NIAGARA showed that 9.9% of patients in the durvalumab plus gemcitabine and cisplatin (DGC) group and 17.5% in the gemcitabine and cisplatin (GC) group received subsequent treatments following disease progression; however, the specific regimens were not specified. Based on the NCCN Guidelines (Version 4.2024) and expert recommendations, we propose the following posttreatment strategies: patients who experience recurrence within 1 year after surgery are considered refractory and are assumed to receive pembrolizumab at a dose of 200 mg via intravenous infusion every 21 days. Other patients are presumed to receive gemcitabine (1000 mg/m² on Days 1 and 8) in combination with cisplatin (70 mg/m², intravenously administered every 21 days). Patients not receiving these treatments are assumed to receive best supportive care.¹⁴ The follow-up schedule, also following the NCCN guidelines, included CT urography, CT imaging, and urine cytology every 3 months for the first 2 years, and annually thereafter, along with basic metabolic panel and complete blood count tests every 3 months during the first year, and annually afterward.¹⁴ To determine specific drug doses for patients, we used U.S. anthropometric data and calculated the average body surface area (BSA) using the Mosteller formula, resulting in an average BSA of 1.98.^15,16

Model construction

A time-varying Markov model was developed using the “heemod” package (R package version 1.0.1.9) in R (version 4.4.1, https://www.r-project.org/), with the full model code provided in Appendix 1, which details the structure of the Markov model, including state transitions, parameters, and implementation in R. The model incorporates five mutually exclusive health states: EFS, RC, non-RC, recurrence, and death (Figure 1). EFS represents the initial state, while death serves as the absorbing state.

Figure 1.

Model structure of a decision tree combining the Markov model with the three health states.

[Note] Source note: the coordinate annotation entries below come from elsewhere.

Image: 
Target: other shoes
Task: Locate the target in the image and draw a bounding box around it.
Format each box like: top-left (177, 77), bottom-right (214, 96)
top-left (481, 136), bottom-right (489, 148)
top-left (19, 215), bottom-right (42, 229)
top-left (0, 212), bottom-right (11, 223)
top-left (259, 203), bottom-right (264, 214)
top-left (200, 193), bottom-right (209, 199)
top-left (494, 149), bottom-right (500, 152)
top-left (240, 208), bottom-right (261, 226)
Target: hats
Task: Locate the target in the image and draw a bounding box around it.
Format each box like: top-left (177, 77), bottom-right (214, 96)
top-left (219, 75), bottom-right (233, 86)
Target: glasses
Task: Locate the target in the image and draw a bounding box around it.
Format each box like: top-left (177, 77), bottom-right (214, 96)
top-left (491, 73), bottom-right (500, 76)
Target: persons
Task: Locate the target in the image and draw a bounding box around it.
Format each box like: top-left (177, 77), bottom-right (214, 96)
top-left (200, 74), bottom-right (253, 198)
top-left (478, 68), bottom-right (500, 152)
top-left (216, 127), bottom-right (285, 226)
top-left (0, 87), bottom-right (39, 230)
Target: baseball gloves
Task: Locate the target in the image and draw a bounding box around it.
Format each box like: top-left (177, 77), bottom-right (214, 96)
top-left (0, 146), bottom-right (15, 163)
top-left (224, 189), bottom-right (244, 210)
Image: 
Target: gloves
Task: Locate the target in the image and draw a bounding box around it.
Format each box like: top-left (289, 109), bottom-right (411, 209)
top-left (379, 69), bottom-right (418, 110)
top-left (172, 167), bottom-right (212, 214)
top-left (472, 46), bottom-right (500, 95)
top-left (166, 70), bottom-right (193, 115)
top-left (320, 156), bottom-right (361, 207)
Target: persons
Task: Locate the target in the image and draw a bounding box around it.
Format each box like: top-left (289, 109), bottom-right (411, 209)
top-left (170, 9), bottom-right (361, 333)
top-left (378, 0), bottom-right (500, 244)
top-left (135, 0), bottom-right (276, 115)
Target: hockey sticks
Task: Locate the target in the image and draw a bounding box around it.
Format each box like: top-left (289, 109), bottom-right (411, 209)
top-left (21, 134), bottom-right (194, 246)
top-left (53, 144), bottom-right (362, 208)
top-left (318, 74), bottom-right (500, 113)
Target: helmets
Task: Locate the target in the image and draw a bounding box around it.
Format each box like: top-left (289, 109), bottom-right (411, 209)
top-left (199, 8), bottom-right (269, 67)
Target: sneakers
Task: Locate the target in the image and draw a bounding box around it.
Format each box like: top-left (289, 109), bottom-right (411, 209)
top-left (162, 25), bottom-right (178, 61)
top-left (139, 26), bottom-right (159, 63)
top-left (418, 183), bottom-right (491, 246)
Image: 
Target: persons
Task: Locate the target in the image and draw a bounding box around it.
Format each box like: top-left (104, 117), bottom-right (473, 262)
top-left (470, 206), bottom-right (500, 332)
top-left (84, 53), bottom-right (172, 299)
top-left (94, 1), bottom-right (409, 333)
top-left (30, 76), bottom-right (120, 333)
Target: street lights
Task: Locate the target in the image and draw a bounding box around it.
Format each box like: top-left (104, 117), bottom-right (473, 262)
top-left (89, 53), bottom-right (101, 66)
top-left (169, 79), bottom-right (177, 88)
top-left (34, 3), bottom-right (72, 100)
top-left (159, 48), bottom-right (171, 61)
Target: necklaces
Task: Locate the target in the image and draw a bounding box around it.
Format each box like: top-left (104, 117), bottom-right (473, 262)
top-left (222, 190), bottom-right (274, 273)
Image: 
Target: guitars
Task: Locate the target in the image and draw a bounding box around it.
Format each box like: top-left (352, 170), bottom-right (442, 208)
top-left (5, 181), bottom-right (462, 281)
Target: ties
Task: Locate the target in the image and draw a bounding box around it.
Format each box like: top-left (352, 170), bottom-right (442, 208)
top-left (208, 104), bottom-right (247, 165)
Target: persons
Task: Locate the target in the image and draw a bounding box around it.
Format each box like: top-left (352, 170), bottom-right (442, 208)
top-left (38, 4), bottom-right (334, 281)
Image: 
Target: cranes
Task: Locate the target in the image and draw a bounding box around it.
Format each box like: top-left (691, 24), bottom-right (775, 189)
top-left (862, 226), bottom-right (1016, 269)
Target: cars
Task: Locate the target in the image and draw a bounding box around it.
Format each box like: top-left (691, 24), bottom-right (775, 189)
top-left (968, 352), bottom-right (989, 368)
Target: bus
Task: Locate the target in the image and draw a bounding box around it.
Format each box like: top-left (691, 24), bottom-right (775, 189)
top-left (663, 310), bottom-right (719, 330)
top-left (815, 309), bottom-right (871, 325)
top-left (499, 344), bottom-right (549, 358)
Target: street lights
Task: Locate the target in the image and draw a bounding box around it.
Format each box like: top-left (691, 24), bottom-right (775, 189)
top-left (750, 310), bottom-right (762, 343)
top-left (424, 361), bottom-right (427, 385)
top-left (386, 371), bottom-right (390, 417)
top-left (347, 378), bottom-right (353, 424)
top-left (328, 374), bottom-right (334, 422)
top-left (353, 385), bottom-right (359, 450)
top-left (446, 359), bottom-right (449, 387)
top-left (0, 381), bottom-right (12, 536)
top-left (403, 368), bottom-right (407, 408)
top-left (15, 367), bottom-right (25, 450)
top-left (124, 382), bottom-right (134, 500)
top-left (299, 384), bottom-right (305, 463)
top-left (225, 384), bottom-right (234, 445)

In the EFS state, patients may either proceed to RC, opt against surgery, or transition directly to the death state. Patients undergoing or forgoing RC remain at risk for recurrence or death. The death state, being absorbing, terminates the simulation upon entry. The recurrence state also carries the possibility of progression to death. All patients are initially assigned to the EFS state, and the simulation runs for approximately 10 years with a cycle length of 21 days. The primary outcomes of interest include total costs, quality-adjusted life years (QALYs), and the incremental cost-effectiveness ratio (ICER). Consistent with the World Health Organization guidelines, the willingness-to-pay (WTP) threshold for U.S. payers was set at $150,000 per QALY.¹⁷ Costs and utilities were calculated using the life-table method and discounted at an annual rate of 3% (Table 1).^18,19

Table 1.

Ranges and distributions of parameters used in the model.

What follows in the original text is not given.